Francis: Yeah, it’s about the making of Clerks.
Brian: Oh, no, I haven’t seen it. I’ve obviously been a fan of his for a long time, I listen to all his podcasts so I feel like I’ve heard every single thing he can possibly say.
Francis: Of course.
Brian: But, I have to watch that.
Francis: You should. It’s just cut so well, man, it’s really good.
Brian: I will, thanks for the recommendation. I want to ask you about the importance of the bird, which I believe is the opening and, I know for a fact, the closing shot. So, what was the significance of the bird, what did it symbolize for you?

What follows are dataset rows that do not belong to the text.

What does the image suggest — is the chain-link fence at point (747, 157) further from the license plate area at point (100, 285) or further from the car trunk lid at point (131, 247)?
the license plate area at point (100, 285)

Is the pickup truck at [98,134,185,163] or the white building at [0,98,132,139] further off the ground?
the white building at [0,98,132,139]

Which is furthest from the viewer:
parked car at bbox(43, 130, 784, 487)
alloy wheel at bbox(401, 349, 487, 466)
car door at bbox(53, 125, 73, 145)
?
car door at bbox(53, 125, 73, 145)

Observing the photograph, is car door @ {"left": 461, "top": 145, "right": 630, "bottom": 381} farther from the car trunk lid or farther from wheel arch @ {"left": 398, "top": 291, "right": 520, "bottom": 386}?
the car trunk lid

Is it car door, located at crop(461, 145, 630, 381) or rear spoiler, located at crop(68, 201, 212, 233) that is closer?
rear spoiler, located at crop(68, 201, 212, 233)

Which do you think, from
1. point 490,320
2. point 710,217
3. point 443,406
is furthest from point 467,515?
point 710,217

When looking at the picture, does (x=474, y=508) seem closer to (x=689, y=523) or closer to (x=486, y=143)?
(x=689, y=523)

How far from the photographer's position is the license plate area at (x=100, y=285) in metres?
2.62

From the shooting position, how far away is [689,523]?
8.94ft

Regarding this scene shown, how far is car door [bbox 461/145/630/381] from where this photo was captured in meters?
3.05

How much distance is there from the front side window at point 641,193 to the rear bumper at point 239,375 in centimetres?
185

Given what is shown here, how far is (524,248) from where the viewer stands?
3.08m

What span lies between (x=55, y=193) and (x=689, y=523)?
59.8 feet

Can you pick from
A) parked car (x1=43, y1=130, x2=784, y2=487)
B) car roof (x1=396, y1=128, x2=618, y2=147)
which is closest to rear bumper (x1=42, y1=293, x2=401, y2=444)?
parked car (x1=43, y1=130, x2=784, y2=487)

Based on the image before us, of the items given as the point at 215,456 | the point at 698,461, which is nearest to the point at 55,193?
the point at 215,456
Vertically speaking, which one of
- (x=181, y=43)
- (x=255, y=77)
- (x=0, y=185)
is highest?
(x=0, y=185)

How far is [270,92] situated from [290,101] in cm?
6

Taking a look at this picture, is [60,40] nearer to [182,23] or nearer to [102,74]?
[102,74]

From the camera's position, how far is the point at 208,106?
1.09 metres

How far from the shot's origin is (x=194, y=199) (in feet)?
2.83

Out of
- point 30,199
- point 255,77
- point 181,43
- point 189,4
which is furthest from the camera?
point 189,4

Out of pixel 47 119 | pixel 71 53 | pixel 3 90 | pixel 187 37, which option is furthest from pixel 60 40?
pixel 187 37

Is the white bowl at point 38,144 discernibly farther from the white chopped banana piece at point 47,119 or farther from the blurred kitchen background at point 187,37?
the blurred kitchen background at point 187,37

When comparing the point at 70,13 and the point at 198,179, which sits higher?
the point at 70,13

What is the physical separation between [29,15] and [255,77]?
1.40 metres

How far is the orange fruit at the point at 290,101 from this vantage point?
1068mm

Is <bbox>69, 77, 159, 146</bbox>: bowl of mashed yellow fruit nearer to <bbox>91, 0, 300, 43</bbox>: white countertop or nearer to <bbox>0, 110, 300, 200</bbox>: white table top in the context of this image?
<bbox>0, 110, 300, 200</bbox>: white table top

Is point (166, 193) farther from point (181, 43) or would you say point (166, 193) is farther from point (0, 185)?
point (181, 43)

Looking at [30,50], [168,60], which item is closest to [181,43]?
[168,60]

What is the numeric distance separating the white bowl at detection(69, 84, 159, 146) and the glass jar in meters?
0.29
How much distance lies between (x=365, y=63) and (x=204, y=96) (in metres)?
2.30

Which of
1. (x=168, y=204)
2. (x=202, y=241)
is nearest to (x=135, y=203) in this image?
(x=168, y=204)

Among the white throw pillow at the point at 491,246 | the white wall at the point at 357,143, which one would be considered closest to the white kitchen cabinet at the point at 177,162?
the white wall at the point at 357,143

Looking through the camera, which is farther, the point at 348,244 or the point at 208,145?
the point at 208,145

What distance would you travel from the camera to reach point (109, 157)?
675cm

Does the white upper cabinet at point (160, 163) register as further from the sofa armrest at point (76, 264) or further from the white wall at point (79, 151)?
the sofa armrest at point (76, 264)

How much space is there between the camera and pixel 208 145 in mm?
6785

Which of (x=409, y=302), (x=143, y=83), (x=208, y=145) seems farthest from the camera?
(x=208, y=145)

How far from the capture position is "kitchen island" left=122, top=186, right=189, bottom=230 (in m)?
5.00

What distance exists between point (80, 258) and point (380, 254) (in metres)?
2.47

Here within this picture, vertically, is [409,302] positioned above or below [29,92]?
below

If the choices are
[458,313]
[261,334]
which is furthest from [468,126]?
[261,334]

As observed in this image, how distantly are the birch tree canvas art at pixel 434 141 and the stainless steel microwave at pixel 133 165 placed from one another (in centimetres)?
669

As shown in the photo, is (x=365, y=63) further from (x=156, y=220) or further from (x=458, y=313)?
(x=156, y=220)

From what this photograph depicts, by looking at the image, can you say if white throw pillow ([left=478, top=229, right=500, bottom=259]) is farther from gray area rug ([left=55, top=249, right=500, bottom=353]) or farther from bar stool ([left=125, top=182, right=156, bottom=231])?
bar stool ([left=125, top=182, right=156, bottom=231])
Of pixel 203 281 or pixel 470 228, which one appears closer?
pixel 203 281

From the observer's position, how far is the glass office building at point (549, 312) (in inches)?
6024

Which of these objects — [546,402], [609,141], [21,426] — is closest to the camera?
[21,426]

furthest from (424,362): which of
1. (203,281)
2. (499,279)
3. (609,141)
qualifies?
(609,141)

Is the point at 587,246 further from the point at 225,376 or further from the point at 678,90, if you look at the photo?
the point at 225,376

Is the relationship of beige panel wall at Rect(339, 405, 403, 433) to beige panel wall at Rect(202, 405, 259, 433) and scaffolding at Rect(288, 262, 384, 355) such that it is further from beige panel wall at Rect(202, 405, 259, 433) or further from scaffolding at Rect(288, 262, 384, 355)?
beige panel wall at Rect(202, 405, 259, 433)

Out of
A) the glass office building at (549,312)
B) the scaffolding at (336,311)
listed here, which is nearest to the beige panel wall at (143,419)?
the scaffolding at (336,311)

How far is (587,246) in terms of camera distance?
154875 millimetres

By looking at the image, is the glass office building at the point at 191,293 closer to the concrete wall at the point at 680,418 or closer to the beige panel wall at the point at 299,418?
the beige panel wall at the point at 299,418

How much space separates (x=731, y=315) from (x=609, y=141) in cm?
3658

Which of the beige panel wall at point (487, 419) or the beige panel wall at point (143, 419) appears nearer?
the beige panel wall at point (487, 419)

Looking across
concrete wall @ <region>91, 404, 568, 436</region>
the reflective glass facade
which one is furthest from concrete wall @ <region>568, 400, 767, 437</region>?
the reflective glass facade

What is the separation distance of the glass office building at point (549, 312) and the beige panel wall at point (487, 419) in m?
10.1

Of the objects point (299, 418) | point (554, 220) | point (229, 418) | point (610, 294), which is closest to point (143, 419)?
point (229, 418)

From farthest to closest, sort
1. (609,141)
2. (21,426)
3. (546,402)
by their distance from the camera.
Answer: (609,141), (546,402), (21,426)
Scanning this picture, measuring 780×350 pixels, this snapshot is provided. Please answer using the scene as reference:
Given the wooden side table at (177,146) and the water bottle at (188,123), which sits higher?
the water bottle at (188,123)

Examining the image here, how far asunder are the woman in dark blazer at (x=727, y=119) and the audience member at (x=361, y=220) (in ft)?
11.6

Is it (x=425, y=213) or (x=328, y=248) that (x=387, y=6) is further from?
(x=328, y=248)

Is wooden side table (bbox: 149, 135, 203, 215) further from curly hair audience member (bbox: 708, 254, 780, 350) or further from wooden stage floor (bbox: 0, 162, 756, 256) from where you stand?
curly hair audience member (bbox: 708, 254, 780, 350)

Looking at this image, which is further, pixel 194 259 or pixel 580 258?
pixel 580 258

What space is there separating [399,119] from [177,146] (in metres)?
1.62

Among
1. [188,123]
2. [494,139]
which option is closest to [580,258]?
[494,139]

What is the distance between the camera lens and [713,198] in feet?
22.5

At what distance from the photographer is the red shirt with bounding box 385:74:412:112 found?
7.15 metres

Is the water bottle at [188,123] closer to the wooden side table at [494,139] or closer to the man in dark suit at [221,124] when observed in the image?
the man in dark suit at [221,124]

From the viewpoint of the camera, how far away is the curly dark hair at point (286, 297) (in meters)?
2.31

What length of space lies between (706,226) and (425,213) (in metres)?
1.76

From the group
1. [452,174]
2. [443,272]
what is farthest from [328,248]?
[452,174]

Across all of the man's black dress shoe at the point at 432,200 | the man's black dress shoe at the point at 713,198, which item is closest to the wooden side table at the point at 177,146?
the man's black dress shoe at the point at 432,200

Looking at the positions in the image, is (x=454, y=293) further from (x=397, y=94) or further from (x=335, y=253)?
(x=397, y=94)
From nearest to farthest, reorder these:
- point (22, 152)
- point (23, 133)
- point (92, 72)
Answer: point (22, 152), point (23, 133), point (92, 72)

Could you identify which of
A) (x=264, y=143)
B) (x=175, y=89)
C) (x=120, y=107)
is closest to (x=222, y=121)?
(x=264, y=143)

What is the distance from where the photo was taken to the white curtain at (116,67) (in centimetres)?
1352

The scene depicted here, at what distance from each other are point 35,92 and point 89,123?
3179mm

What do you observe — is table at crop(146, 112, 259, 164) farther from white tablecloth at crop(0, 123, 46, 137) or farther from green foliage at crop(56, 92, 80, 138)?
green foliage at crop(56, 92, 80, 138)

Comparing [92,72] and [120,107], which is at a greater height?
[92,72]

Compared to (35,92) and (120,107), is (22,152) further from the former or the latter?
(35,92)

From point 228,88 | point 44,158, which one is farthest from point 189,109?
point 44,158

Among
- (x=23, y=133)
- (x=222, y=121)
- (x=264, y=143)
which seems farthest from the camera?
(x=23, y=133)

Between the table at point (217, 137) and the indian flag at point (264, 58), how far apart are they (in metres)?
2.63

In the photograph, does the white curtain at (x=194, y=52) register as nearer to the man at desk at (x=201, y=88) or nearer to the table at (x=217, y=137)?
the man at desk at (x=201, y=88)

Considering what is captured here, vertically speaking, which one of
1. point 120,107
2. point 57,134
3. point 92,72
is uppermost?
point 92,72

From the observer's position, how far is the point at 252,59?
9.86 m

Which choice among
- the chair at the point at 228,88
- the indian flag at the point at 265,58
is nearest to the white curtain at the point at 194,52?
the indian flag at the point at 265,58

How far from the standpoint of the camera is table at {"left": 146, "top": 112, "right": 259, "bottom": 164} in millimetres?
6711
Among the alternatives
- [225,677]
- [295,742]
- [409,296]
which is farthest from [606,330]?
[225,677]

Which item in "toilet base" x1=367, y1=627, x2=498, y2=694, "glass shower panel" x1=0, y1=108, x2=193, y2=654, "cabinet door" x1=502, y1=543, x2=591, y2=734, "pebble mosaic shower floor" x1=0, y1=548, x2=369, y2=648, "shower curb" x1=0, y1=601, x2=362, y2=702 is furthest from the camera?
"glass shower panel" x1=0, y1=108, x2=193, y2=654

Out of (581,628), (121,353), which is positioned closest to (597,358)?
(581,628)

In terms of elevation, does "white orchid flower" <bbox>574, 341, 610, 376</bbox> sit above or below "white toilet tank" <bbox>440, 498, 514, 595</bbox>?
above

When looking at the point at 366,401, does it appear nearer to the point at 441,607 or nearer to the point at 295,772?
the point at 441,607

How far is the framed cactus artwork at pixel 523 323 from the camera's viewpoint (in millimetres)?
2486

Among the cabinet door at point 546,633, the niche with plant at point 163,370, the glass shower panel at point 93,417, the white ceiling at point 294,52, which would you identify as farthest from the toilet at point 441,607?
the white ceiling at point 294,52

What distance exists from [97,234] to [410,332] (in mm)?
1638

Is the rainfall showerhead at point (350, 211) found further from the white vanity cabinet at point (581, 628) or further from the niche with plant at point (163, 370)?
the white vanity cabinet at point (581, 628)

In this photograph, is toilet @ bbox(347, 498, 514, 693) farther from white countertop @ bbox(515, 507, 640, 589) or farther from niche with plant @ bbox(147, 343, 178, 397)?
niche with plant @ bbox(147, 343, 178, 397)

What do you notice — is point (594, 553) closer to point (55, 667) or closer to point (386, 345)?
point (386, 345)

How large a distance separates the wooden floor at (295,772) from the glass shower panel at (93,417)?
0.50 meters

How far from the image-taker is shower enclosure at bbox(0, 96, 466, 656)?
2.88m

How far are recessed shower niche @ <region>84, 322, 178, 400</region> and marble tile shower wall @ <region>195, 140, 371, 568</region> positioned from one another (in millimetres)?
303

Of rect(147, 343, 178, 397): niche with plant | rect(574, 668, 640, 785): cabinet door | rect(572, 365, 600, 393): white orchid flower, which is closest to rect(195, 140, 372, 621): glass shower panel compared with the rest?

Francis: For me, this movie has always been about fate in a way, right? Like, he shows up and the universe is like testing the knife salesman’s morality. So, he shows up and this bird is there and it’s staring at him, it goes away, everything happens, here’s all these things that are testing him and it gets to the end and it’s like the bird’s back, like “see, I told you bitch.” (They both laugh) “I’ve been watching you”, you know. Then, obviously, the whole money slapping the bird is sort of self explanatory.
Brian: How many takes was the first shot, to get that bird to stay on that gas can? (Laughs)
Francis: It was crazy. It was actually the first take.
Francis: I mean, we ended up doing four takes. I got a little puppet from Amazon, like a bird puppet, and went to the gas station and I had Mac [Fisken] shoot it, and then my buddy pulled up and I was like, “this is what I needed to do” and the motel door opens, the bird flies away. I sent it to him and he’s like, “alright, cool, I can train this bird in like two weeks” and I was like, “okay.” (Brian laughs) Yeah, I had no idea it was going to go so smoothly but it did.
Brian: Wow, that bird is literally sitting there as the car pulls in and the door opens and he’s not moving, that’s awesome.
Francis: It’s fucking nuts, right? And it’s all practical, man. We just put some bird seeds on the pump and then we had the cage next to it and it was covered, I’m telling you it was awesome. (They both laugh) Anyway, the cage was covered, with some new team, and I think once I said “door”, the guy just lifted up the cage and the bird just flew in, it was wild.
Brian: Wow, that’s crazy. The last thing I really want to ask you about is the ending. Was the ending always the planned ending or did it change any in your process of writing or filming?
Francis: No, that was always the ending.
Brian: The way the movie is, you could see, and this is just an opinion, you could see where you could play with characters, like we’re going to make this person’s perspective, we’re going to have a waitress or we’re going to have the redhead girl, you know, like you could extend it. If you were to like pivot or did you know it was going to be the knife salesman?
Francis: Okay, yeah, I know what you mean. It was always the knife salesman, like when I first pitched it I was like, “it’s about a traveling knife salesman”, you know what I mean? It’s just funny because for like fifty minutes of the movie you almost forget about him and then it becomes his movie. That was always the thing I was most excited about was letting the audience in and it’s weird because some people, when I show the fuel truck in the beginning, a lot of people haven’t caught like, “oh, fuck, that’s the fuel truck, gas isn’t coming.” It’s cool to see some people getting it and some not but obviously when we get back to the end it’s like, CLAP, that was it the whole time. I always knew it was letting the audience in on something that none of the characters know. So, it was like the fuel truck is showing up, but we showed the fuel truck, it’s not fucking coming. And I always knew I wanted to bring it back there. And, yeah, it took forever to find that location. That was one where I was very, very specific, I’m like, “it needs to be on a hill and by water” and all these little things and we just scouted everywhere. Actually, that ending is all a cheat, like there’s no road near that ravine. You know, movie-making. I mean, it’s close by, but it’s not what you think it is.
Brian: That’s what making a movie is all about, it’s magic, it takes places that you weren’t really at and it can make things happen. It’s a great film, I’m really looking forward to other people seeing it. I really appreciate your time.
Francis: Of course, thank you, Brian.